Yes, if you've built the network from scratch that works. Retrofitting it into an existing network however is a massive piece of work when you don't have that single source of truth to start with however. On networks I've built sensibly, I'll happily give people whatever CNAME they want to refer to their machine, but the machines actual name is descriptive, not the other way round.

[–] corsicanguppy@lemmy.ca 2 points 1 year ago

Rfc1178 be damned.

[–] SeeJayEmm@lemmy.procrastinati.org 0 points 1 year ago (1 children)

I'll get right on rearchitecting the dns infrastructure of a large sprawling corporation, with mountains of technical debt from decades of acquisitions where they just mashed shit together. I'm sure that project will get approved.

Don't be condescending, man.

[–] corsicanguppy@lemmy.ca 1 points 1 year ago

Well I'm glad you know it's there!

I can't comment on your particular technical debt, as I'm not very psychic. I like how you say not to be condescending and require me to be psychic. That's cool, but I bet you're stressed.

Have a good week.

[–] 8eyedcorsair@lemm.ee 1 points 1 year ago

Because I’m a huge dork, all my machines are named after the FFXIV jobs:

Desktop-Red Mage Laptop-Machinist RaspberryPi-Sage etc.

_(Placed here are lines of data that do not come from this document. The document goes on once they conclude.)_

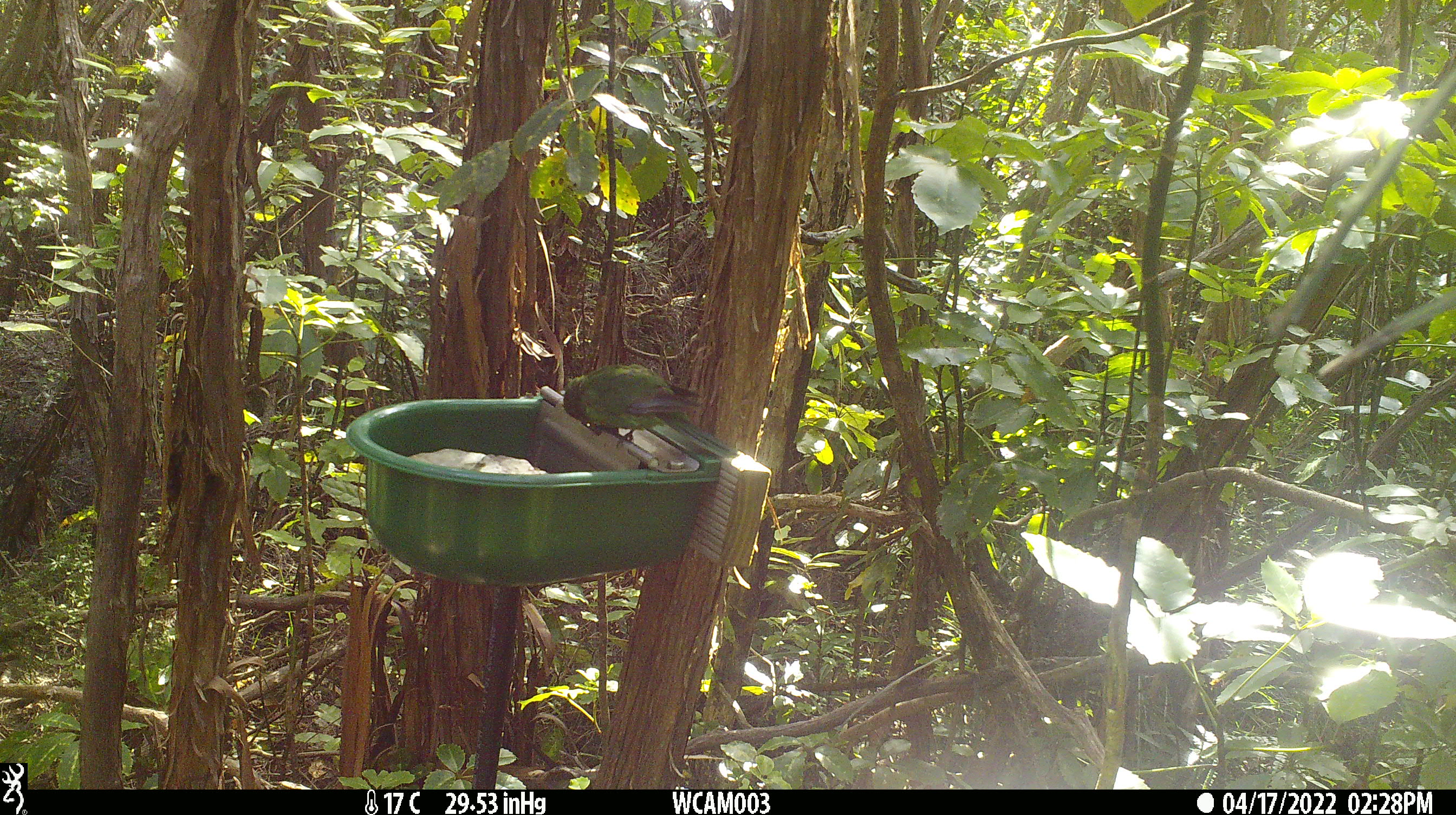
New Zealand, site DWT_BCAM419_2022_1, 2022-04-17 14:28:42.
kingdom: Animalia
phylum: Chordata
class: Aves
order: Psittaciformes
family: Psittaculidae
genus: Cyanoramphus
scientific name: Cyanoramphus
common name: parakeet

[–] wheelcountry@lemmy.world 1 points 1 year ago

Personally I use corporate-like naming scheme for my devices, the format is:

[AABB-CCCC-DDEE]

AA: Location of the device - HQ (home), CL (cloud).
BB: Role of the device - HV (hypervisor), SV (server), NW (network) and workstation (WS).
CCCC: Device brand (for NW), application running (for SV), and workstation purpose (for WS).
DD: For server and workstation - OS running on the device (WN=Windows, LX=Linux, MA=macOS). For network device - their role on network (RT=router, AP=access point, SW=switch).
EE: # of the device, year of purchase for WS.

For example, here's my router, KASM server and my gaming PC hostnames:

HQNW-UBNT-RT01
HQSV-KASM-LX01
HQWS-GAME-WN16

Still trying to optimize this naming scheme, like removing all the dash, but currently too lazy to do it lol.

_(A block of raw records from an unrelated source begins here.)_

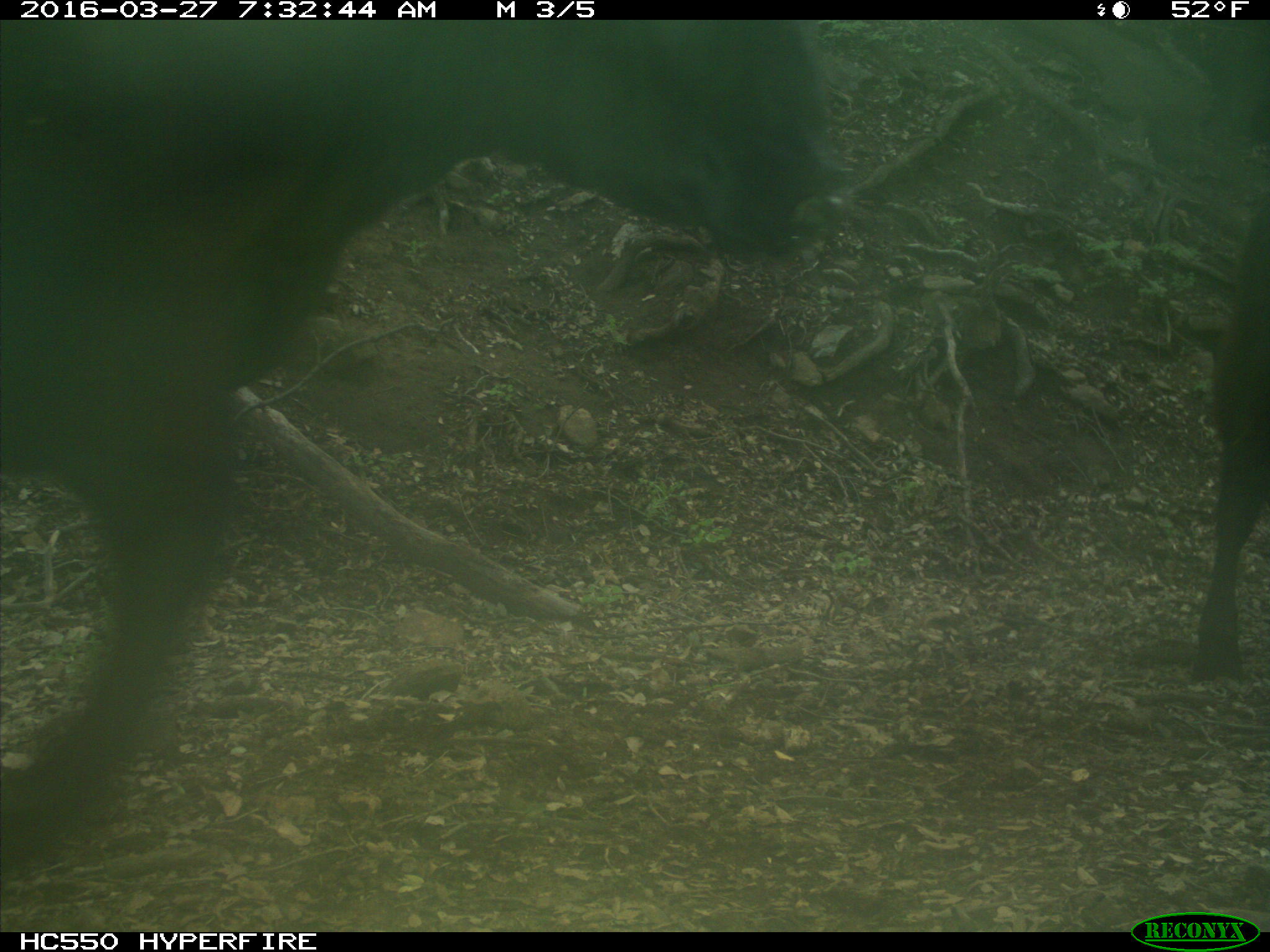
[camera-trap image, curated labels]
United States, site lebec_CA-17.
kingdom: Animalia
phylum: Chordata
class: Mammalia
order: Artiodactyla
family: Bovidae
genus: Bos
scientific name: Bos taurus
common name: domestic cow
Bos taurus (domestic cow).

[–] Hizeh@hizeh.com 1 points 1 year ago

I name my machines after my cats.

[–] ErwinLottemann@feddit.de 0 points 1 year ago

Discworld characters. My storage servers name is Luggage, my phone is 'Ig', the vacuum is named after a monk.

[–] niisyth@lemmy.ca 0 points 1 year ago (1 children)

I'm incredibly boring. I name them with the company/model name. And what role they have appended.

[–] bufordt@sh.itjust.works 1 points 1 year ago

Cute naming schemes are for people who don't have lots of servers. At my work we have over 700 servers. We're not naming them after something arbitrary, we're being descriptive.

[–] marmarama@lemmy.world 0 points 1 year ago* (last edited 1 year ago)

Ungulates. Because who doesn't like a hoofed animal?

My client machines are even-toed ungulates (order Artiodactyla) and my servers/IoT machines are odd-toed (order Perissodactyla). I'm typing this on Gazelle. My router is called Quagga, both after the extinct zebra subspecies and the routing protocol software (I don't use it any more but hey, it's a router).

Biological taxonomy is a great source of a huge number of systematic (and colloquial) names.

[–] Fizz@lemmy.nz 0 points 1 year ago (1 children)

Depending on the size of the machine I'll call it big/large/huge/small/Lil then a human name like John. BigJohn is my main server and hopefully one day he can get an upgrade and become large John.

[–] reddthis@reddthat.com 1 points 1 year ago

This, but it’s all suggestive names, such as:

Big Johnson, Small Richard, lil Peter, Huge Willy, etc.